Site-contamination R&D in Germany
Germany has made substantial investments in site-contamination R&D since the 1980s, to the tune of more than €300 million in funding from the Federal Ministry of Education and Research (BMBF) and third parties.
Research, research associations, research networks, and research programs funded by the BMBF have brought about major technical and scientific advances in conjunction with innovation and sustainability, via initiatives such as the following:
- KORA, the German acronym for “controlled natural retention and reduction of pollutants in connection with contaminated soil and groundwater remediation projects”
- RUBIN, the German acronym for “use of permeable cleaning walls for contaminated site remediation”
- REFINA, the German acronym for “land use reduction and sustainable land management”
- SAFIRA, the German acronym for “cleanup research for regionally contaminated aquifers”
- SAFIRA II, the German acronym for “revitalization of large and complex contaminated sites”
- TASK, the German acronym for “terrestrial and water contamination remediation clearing house”
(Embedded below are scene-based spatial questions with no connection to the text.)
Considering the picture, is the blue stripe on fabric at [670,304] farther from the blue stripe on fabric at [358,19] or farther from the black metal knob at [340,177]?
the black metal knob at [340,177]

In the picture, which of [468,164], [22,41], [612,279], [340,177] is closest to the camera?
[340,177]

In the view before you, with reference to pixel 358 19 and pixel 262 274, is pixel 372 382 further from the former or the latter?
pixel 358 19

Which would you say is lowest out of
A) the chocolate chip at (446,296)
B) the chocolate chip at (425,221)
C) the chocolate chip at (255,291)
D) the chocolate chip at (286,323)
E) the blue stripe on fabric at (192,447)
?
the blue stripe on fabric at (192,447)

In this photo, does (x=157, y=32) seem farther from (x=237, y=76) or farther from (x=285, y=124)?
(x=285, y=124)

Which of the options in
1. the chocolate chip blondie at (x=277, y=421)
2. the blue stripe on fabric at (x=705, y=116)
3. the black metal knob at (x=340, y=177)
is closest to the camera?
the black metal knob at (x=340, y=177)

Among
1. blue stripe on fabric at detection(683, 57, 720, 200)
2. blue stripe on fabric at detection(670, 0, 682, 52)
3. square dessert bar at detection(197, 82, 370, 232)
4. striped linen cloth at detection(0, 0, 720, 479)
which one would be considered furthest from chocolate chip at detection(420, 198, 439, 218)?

On completion of these contaminated-site R&D initiatives, the BMBF turned its attention to sustainable land management. However, a number of scientific and technical challenges remain to be solved, particularly for large and complex contaminated sites such as contaminant deposits at former brown-coal mines and contamination at abandoned chemical plants. Contamination in such cases usually cannot be cleaned up and hazards cannot be averted using conventional measures over a reasonable period.
In such settings, it is particularly difficult to set feasible remediation objectives, and to optimally structure pollutant-source and pollution plume remediation measures. Support from scientific experts continues to be essential in such cases.
Roughly concurrently with Germany’s grappling with the problem of site contamination and land recycling, the EU’s Framework Program of Research (FRP) has also addressed this issue and has provided extensive funding in support of various projects and initiative. For further information in this regard, visit the EUGRIS website, an outgrowth of FP5, which was coordinated by the UBA.
EU funding has also provided support for networks such as the Common Forum and the Network for Industrially Contaminated Land in Europe (NICOLE), as well as for transnational research alliances.
Project funding in Germany
Project funding in Germany
Research programs and models for contaminated-site remediation, as well as implementation authority are organized and funded in accordance with the relevant spheres of responsibility and are assigned to the various regional states.
The federal government provided extensive site remediation funding under the Verwaltungsabkommen zur Regelung der Finanzierung ökologischer Altlasten (VA-Altlastenfinanzierung) administrative agreement that was concluded with the former East German regional states The cleanup of abandoned brown-coal mine sites has also been financed under this agreement.
The federal government has allocated around €6 billion for the “Wismut-Sanierung” remediation program, in the government’s capacity as legal successor to the former East Germany. This program began in 1991 and is slated for completion in 2020.
The German army’s contaminated-site remediation program provided €400 million in funding between 1991 and 2008.
Aside from the Ministry for the Environment’s Umweltforschungsplan (Environmental research program), the federal government currently lacks a general funding program for technique and procedure optimization or for the financing of specific projects.
The Deutsche Bundesstiftung Umwelt (german federal environmental foundation) also sometimes provides funding for new technical solutions.
EU project funding
The lion’s share of contaminated site remediation and land recycling project funding has stemmed from the EU’s Framework Program for Research (FP), beginning with FP4. Like Germany’s research funding in this domain, such projects are only eligible for funding secondarily or in direct connection with current areas of research.
FP6 allowed a first step to be taken toward collaboration and coordination via networking of the various member states’ research programs. The European Commission’s ERA-NET scheme aims to promote coordination and reciprocal openness on the part of national and regional research programs. The ultimate goal is to achieve long term collaboration on the part of the various national programs beyond the confines of European research, as has currently implemented by the SOILveR - Soil and Land Research Funding Platform for Europe.